By TOM TROY, BLADE STAFF WRITER
Article published Friday, May 11, 2007
Displaying pipes, rolling papers, and other items that he said are used to smoke drugs and were bought in local carryouts, Toledo lawyer Keith Wilkowski yesterday urged Toledo City Council to use its power to crack down on convenience stores.
His proposal: to prohibit anyone under 18 not accompanied by a parent inside a store that sells such items.
Drug use was one of several gripes about convenience stores that surfaced during a two-hour hearing yesterday.
Council is considering a new three-month moratorium on convenience store permits, on top of the eight-month moratorium that just ended, while it decides what to do about the problem - and exactly what the problem is.

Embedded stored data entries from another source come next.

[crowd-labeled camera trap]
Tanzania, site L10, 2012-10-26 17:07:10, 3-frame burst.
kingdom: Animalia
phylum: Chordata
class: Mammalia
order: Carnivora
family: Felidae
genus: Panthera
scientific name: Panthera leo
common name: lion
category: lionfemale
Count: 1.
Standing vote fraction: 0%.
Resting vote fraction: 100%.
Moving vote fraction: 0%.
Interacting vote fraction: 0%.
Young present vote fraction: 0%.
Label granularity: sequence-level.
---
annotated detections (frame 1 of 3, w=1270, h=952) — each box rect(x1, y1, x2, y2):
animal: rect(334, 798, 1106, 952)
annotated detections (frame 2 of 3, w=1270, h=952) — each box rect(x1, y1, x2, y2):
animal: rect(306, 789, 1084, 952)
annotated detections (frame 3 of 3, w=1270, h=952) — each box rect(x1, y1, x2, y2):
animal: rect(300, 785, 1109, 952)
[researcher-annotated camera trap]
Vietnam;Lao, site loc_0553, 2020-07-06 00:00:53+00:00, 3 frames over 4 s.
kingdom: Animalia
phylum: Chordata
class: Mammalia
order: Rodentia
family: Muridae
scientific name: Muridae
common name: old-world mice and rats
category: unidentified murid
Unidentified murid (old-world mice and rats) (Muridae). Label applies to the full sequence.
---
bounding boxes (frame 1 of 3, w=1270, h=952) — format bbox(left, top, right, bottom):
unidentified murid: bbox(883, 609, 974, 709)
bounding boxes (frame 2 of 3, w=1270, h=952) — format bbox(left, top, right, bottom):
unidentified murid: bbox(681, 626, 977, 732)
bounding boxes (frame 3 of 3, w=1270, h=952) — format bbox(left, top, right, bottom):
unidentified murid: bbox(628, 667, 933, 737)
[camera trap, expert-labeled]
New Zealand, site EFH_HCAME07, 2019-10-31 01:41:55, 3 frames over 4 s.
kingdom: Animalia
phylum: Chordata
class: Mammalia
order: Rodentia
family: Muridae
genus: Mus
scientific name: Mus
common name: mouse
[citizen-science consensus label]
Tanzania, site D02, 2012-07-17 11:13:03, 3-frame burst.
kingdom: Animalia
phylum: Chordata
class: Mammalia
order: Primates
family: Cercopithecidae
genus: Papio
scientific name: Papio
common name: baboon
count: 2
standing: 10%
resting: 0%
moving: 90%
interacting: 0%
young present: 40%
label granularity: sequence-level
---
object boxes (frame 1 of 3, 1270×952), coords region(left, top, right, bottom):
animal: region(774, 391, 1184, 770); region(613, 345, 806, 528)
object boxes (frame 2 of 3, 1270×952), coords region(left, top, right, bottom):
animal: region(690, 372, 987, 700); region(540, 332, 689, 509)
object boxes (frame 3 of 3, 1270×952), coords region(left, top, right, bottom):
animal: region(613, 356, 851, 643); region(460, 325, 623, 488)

Detractors of carryouts say Toledo's older, poorer neighborhoods are saturated by stores that sell beer, wine, cigarettes, and drug paraphernalia, while contributing to litter, loitering, and serious crimes.
The hearing followed a study by council's staff and the Toledo Plan Commission that showed a recent upsurge in new permits for gas stations and convenience stores - from 18 permits issued in 2003, 2004, and 2005 combined, to 20 approved in 2006.
The study attributed the upsurge to council's removal of a requirement for a minimum 2,000-foot separation between an existing store and a new store as part of a zoning code rewrite in 2004.
It did not note any connection with crime reports.
In a letter to council, the director and assistant director of the University of Toledo's Urban Affairs Center said the study was incomplete, and the connection between crime and carryouts needed more analysis.
Meeting as a committee of the whole, council agreed to forward the proposed moratorium to the full council for a vote, possibly on Tuesday.
Also forwarded for a vote was an ordinance that would reinstate the 2,000-foot distance separation for new stores.
The committee heard from more critics of convenience stores, mostly the representatives of neighborhood organizations, who urged the moratorium.
The law, passed in 1993, requires special-use permits for stores under 5,000 square feet that sell grocery items.
Mr. Wilkowski showed items purchased in carryouts in Toledo that are ostensibly for innocent or legal purposes, but which he said are really for drug use.
One was a glass tube about the size of a ball point pen containing a small rose.
He said the $10 item, supposedly a gift one might give for Valentine's Day, is used to smoke crack.
"You put all these things together and there is a basis for regulating convenience stores," he said.
Councilman Mark Sobczak said council's study showed that Philadelphia has had success with a license requirement that allows the city to require stores to address loitering, crime prevention, and landscaping.